The techniques for cutting diamonds have been developed over hundreds of years, with perhaps the greatest achievements made in 1919 by mathematician and gem enthusiast Marcel Tolkowsky. He developed the round brilliant cut by calculating the ideal shape to return and scatter light when a diamond is viewed from above. The modern round brilliant has 57 facets (polished faces), counting 33 on the crown (the top half), and 24 on the pavilion (the lower half). The girdle is the thin middle part. The function of the crown is to diffuse light into various colors and the pavilion's function to reflect light back through the top of the diamond.

Tolkowsky defined the ideal dimensions as:

  • Table percentage (table diameter divided by overall diameter) = 53%
  • Depth percentage (Overall depth divided by the overall diameter) = 59.3%
  • Pavilion Angle (Angle between the girdle and the pavilion) = 40.75°
  • Crown Angle (Angle between the girdle and the crown) = 34.5°
  • Pavilion Depth (Depth of pavilion divided by overall diameter) = 43.1%
  • Crown Depth (Depth of crown divided by crown diameter) = 16.2%

The culet is the tiny point or facet at the bottom of the diamond. This should be a negligible diameter, otherwise light leaks out of the bottom. Tolkowsky's ideal dimensions did not include a culet. However, a thin culet is required in reality in order to prevent the diamond from easily chipping in the setting. A normal culet should be about 1%–2% of the overall diameter.

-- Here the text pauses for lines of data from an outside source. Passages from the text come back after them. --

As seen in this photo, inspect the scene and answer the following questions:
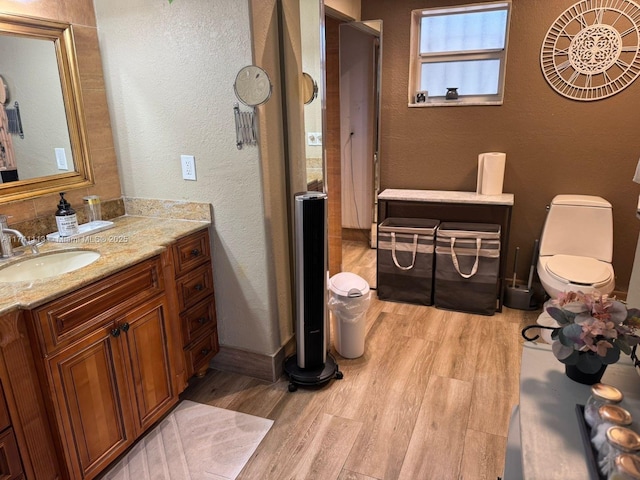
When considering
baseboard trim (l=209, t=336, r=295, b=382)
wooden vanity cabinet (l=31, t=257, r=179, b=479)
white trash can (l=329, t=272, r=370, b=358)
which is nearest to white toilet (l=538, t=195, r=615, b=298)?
white trash can (l=329, t=272, r=370, b=358)

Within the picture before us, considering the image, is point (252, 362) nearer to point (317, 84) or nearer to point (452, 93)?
point (317, 84)

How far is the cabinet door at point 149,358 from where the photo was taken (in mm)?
1851

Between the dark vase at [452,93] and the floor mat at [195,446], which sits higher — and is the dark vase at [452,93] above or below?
above

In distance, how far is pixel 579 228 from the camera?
3.00 meters

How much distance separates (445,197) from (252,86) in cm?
178

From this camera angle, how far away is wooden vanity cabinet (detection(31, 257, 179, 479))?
1554mm

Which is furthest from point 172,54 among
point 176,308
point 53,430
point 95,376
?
point 53,430

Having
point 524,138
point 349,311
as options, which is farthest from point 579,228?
point 349,311

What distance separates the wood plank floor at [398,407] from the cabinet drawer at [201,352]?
0.51ft

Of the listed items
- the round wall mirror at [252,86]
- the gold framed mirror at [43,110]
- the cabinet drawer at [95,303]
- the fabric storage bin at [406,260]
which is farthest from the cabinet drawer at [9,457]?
the fabric storage bin at [406,260]

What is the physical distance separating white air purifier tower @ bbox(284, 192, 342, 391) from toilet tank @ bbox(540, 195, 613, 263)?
1.71 meters

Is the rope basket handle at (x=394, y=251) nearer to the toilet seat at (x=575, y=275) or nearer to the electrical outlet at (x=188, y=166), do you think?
the toilet seat at (x=575, y=275)

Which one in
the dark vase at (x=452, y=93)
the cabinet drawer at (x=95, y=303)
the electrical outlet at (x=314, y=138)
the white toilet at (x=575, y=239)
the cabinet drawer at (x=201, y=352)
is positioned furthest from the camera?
the dark vase at (x=452, y=93)

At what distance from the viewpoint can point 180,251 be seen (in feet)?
6.98
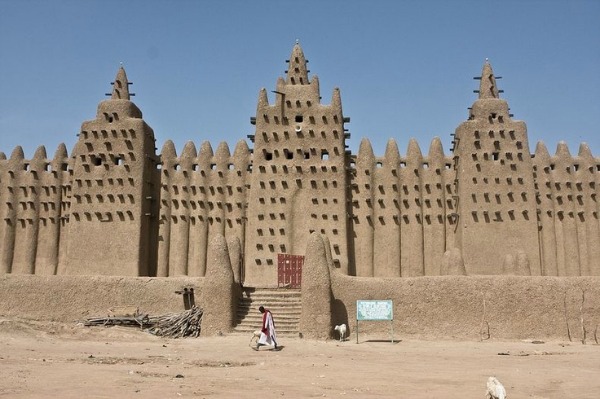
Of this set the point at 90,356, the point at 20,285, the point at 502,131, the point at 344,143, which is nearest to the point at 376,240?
the point at 344,143

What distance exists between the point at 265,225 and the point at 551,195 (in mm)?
13922

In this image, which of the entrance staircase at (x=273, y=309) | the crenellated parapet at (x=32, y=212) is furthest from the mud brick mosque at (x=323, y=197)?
the entrance staircase at (x=273, y=309)

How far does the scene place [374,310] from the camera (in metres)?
20.0

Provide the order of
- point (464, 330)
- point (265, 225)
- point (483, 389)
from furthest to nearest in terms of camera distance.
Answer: point (265, 225) < point (464, 330) < point (483, 389)

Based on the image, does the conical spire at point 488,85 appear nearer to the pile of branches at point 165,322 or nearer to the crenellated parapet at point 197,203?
the crenellated parapet at point 197,203

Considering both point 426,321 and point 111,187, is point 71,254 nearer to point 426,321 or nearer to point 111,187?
point 111,187

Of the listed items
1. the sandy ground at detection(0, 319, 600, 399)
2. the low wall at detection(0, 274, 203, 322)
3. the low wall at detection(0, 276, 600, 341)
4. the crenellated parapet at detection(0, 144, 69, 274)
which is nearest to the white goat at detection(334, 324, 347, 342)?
the sandy ground at detection(0, 319, 600, 399)

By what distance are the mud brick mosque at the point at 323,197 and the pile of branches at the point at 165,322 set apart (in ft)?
26.2

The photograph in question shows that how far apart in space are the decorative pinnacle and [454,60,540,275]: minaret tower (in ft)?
56.2

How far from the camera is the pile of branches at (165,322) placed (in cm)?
2105

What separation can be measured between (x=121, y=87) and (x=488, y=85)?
1874cm

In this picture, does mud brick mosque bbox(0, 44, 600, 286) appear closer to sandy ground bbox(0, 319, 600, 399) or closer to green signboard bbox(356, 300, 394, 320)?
green signboard bbox(356, 300, 394, 320)

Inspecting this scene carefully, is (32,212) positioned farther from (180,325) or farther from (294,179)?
(180,325)

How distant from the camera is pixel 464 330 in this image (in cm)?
2028
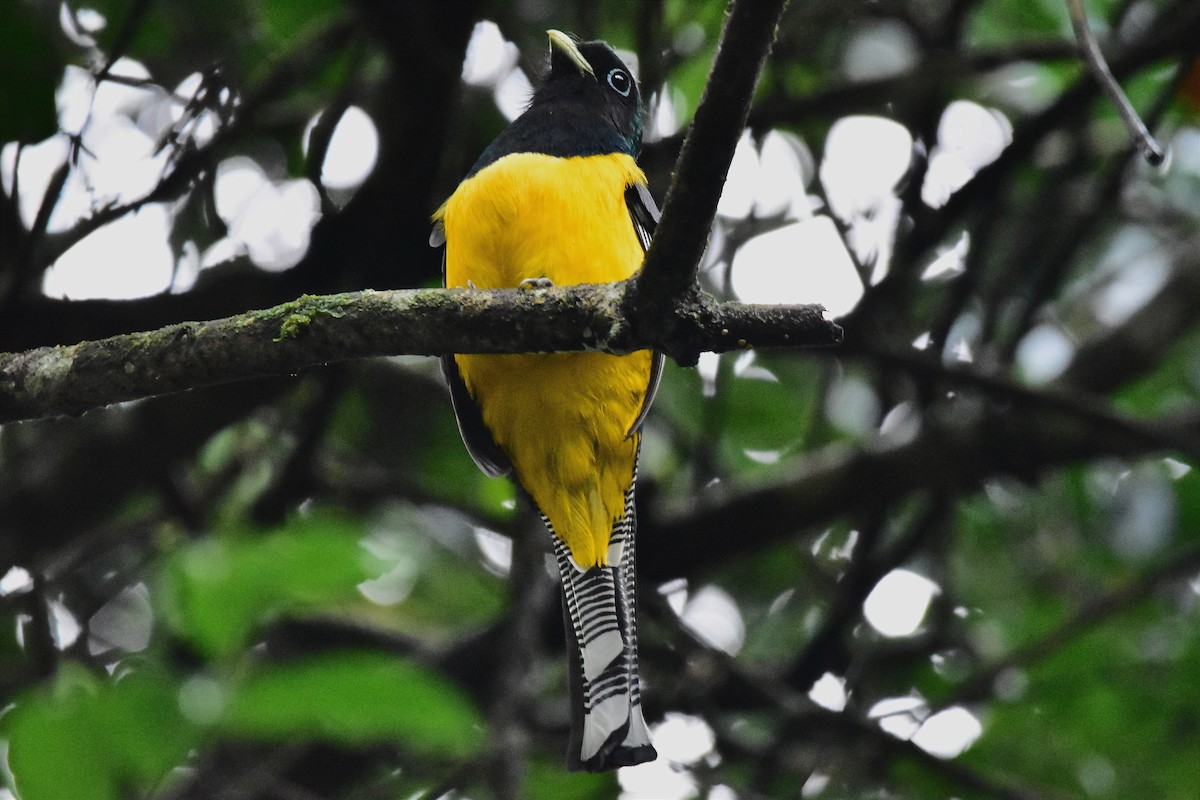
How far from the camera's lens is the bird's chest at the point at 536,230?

The further the diamond's characteristics are from Tolkowsky's ideal, the less light will be reflected. However, there is a small range in which the diamond can be considered "ideal." Today, because of the relative importance of carat weight in society, many diamonds are often intentionally cut poorly to increase carat weight. There is a financial premium for a diamond that weighs the magical 1.0 carat (200 mg), so often the girdle is made thicker or the depth is increased. Neither of these tactics make the diamond appear any larger, and both greatly reduce the sparkle of the diamond. So a poorly cut 1.0 carat (200 mg) diamond may have the same diameter and appear as large as a 0.85 carats (170 mg) diamond. The depth percentage is the overall quickest indication of the quality of the cut of a round brilliant. "Ideal" round brilliant diamonds should not have a depth percentage greater than 62.5%. Another quick indication is the overall diameter. Typically a round brilliant 1.0 carat (200 mg) diamond should have a diameter of about 6.5 mm. Mathematically, the diameter in millimeters of a round brilliant should approximately equal 6.5 times the cube root of carat weight, or 11.1 times the cube root of gram weight, or 1.4 times the cube root of point weight.

Ideal cuts can be controversial as the definitions of brilliance and beauty are very subjective.

Tolkowsky's mathematical model is now superseded by the GIA Facetware software that is the culmination of 20 years of studies on diamond cuts.

New diamond cuts are now all the rage in the diamond industry as for example a design invented in 2003 and called the Genesis cut. This cut differs in shape from the more traditional cuts in its concave surfaces and angles and resembles a 4-pointed star.